I am not saying that Katie didn’t listen to her son, or that listening alone would have fixed his addiction, or that listening without action will fix the circumstances in this world that led to his death, or anything of the sort, so if anyone is reading this as a direct or veiled criticism of her or her parenting, you can give that up right now.   

But I am thinking about the profound nature of listening.  Closely.  With love and genuine interest and respect.   So Katie, again, I am sorry for your loss.  If our paths cross, and even if they don’t, as you write, I am listening.  And to my own daughter and nephews and other young people, I am listening.

June 1st. All over again.

Though this will bear the date of June 2– I am up late.  So for me, it is still June 1 and I must post something to mark this day.  There is a Jewish prayer that I love, the shehechianu– which is a prayer that marks the first of something, the beginning of something, and in which we thank god for bringing us to exactly this particular moment in time–and in my mind we are also thanking god for having been brought to this particular moment in time, with these particular people— whomever they happen to be. 

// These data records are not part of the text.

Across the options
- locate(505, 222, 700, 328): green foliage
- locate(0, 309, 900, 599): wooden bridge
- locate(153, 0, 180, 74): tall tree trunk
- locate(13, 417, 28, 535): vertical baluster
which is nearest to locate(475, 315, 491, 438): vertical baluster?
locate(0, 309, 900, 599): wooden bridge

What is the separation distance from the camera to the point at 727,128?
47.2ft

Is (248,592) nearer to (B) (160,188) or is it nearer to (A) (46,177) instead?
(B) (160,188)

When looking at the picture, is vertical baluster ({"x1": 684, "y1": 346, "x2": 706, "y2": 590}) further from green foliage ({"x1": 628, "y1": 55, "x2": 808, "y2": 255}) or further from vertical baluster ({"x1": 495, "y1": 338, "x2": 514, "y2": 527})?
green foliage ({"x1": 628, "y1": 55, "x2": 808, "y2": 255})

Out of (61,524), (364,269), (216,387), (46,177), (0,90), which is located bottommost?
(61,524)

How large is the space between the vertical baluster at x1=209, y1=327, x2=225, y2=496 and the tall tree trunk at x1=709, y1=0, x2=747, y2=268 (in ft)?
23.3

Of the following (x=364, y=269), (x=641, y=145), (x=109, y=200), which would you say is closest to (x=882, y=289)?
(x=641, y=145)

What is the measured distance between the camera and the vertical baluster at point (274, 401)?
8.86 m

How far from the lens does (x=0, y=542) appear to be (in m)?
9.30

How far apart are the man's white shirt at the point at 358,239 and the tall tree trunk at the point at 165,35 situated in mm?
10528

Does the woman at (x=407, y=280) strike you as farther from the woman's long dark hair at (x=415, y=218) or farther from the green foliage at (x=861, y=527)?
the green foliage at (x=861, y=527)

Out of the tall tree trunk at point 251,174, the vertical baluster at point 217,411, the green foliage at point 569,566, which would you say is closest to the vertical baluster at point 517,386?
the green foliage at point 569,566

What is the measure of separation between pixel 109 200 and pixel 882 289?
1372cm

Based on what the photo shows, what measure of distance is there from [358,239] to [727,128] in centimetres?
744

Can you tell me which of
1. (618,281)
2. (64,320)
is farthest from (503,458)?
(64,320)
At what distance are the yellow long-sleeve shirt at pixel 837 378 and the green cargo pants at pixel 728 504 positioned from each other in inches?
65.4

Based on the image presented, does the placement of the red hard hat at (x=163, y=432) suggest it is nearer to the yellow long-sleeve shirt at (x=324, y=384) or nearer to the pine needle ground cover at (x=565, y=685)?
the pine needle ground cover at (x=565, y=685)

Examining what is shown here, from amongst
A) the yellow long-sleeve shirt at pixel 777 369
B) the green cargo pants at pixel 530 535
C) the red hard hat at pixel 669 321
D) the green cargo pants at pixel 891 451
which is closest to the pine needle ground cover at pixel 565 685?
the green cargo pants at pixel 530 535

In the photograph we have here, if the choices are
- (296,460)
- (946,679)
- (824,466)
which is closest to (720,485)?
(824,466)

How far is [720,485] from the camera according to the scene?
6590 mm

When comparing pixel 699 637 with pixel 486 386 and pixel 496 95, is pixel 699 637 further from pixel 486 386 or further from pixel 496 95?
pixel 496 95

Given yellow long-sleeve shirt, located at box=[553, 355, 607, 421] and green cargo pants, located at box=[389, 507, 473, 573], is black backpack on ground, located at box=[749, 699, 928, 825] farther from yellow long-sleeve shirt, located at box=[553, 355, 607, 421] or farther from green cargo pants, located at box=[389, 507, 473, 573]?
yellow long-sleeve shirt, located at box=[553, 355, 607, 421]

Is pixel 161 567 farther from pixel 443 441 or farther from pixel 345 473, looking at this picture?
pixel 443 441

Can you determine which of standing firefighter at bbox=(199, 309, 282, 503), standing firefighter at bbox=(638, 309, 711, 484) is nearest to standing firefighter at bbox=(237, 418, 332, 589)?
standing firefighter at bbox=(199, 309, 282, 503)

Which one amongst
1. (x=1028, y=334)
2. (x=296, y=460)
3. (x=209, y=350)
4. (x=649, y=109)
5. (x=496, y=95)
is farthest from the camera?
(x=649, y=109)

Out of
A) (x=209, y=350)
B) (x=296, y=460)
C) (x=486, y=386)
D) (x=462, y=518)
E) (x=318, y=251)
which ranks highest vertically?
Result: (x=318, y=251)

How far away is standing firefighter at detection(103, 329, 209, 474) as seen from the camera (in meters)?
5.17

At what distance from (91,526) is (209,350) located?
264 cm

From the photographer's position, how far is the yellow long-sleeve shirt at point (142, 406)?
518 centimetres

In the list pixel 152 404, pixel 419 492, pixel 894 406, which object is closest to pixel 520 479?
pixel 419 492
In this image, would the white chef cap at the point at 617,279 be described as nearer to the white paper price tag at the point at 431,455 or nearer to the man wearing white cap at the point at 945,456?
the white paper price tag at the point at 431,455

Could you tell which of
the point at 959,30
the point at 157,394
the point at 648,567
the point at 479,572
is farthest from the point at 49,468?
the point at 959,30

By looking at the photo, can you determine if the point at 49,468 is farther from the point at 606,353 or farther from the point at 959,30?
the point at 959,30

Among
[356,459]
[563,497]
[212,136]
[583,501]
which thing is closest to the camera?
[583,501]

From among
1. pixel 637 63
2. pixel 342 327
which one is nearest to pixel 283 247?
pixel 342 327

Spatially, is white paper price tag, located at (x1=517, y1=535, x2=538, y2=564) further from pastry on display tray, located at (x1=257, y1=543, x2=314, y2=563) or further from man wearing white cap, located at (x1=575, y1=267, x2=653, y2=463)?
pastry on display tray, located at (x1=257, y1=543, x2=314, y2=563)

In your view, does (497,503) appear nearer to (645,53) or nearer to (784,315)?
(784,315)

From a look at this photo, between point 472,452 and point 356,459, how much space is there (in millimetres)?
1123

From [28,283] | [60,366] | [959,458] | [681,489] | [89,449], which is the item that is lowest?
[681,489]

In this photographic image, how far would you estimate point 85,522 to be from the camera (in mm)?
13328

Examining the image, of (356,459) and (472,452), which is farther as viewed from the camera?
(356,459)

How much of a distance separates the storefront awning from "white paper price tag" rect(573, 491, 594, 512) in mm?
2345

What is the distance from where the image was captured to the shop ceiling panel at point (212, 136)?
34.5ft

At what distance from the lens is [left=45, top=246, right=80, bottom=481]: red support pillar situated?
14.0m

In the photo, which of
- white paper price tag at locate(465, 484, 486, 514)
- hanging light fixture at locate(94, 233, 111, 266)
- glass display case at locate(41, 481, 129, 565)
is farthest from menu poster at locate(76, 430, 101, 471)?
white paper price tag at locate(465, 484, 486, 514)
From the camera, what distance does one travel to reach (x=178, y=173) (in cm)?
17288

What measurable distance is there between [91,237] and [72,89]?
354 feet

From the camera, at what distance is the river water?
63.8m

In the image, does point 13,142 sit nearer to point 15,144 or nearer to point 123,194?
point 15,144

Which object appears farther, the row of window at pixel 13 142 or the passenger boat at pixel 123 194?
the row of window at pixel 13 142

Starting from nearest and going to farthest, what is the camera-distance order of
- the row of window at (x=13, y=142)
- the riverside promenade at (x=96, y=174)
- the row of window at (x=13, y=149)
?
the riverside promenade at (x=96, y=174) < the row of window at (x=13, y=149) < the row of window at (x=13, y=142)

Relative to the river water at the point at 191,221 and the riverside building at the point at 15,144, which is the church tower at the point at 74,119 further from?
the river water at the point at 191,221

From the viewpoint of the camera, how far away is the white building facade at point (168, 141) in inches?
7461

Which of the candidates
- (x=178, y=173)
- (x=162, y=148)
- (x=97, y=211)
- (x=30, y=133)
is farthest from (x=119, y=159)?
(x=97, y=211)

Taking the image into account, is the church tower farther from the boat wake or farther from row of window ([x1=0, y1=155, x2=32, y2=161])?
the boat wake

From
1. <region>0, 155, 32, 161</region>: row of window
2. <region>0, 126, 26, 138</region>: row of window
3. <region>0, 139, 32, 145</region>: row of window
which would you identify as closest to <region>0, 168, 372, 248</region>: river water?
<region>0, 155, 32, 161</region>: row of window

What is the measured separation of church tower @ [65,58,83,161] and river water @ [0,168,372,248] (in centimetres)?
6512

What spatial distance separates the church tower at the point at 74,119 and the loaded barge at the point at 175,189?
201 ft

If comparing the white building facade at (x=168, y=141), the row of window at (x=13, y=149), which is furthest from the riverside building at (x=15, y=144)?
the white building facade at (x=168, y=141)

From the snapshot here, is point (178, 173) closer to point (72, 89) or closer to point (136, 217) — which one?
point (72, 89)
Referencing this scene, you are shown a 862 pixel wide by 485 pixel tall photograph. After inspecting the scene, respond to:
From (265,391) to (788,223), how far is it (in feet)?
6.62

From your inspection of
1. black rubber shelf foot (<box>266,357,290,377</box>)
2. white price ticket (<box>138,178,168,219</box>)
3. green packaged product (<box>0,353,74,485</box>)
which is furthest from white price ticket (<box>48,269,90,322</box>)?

This is the day 9 years ago, that my partner and I met our daughter who was 12 days old– and brought her back to our hotel and started our life as a threesome.  Mothers and daughter.  On this day 9 years ago, my partner and I drove to a nearby suburb at 5:30 or so in the morning, dropped our car at our friends’ house.  Our friends drove us to the airport and we boarded a plane around 7:00 a.m. to go to El Paso and meet our daughter.

I remember, as does my partner, many, many things in incredibly vivid detail.  In particular I remember the Mexican food we ate at a diner style place on the grounds of the airport, but not actually at the airport itself– at about noon when we arrived, tired, scared and very hungry.

I remember the first glimpse we got of our daughter in a beautiful little yellow dress that was huge on our very small girl.  This is what she was wearing when we arrived and I remember very well, her very attentive, interested face taking it all in.  I remember that we stayed with S. (our daughter’s foster mom and J., her husband, at their home, where our daughter had spent the past many days)– for many, many hours as I had requested– and I remember walking with S. and with my partner and our new baby– to another Mexican restaurant for dinner at about 6:30.  It was 104 degrees.

I remember 8:45 in the evening that night.  When it was finally time to say good night and take her back to our hotel with us, I said to her, that we were going to leave S. and J. and that she wasn’t going to live with them anymore, but that this would be the last change like that– that she would be with us now, forever and she would be ok.  And I remember how she started to cry hard for the first time since we had arrived at 3:00 and she cried the whole time until the car was loaded, the whole ride over a mountain and to our hotel, and the whole way up into the room, and then cried some more, as we held her on the huge bed.  And then she fell asleep. And though I have had a long life staying up late, I knew that if I was going to get any sleep at all, I had to fall asleep too and I did.  I remember much more too, but that is what I’ll write tonight. 

We all had a nice day together today– a funny, odd day, like we sometimes have– but a truly good day.  Very uncharacteristically, she declined the ride she usually gets with our neighbor and their two other girls to school and asked, instead that I, her mama, take her. Which I did.  This evening, she didn’t want me to reminisce about her adoption much.  But we did watch some other family’s adoption day video on Youtube and listened to that great John McCutcheon song, Happy Adoption Day. 

I do remember as we were getting ready to leave the house, so early in the morning all these years ago– bursting into tears– saying this is the biggest blind date of our lives, and I am scared– what if I don’t like her?  What if she doesn’t like us?  But I was wrong– I fell for her the minute I saw her and I am so glad to get to remember that day, every year when June 1 rolls around.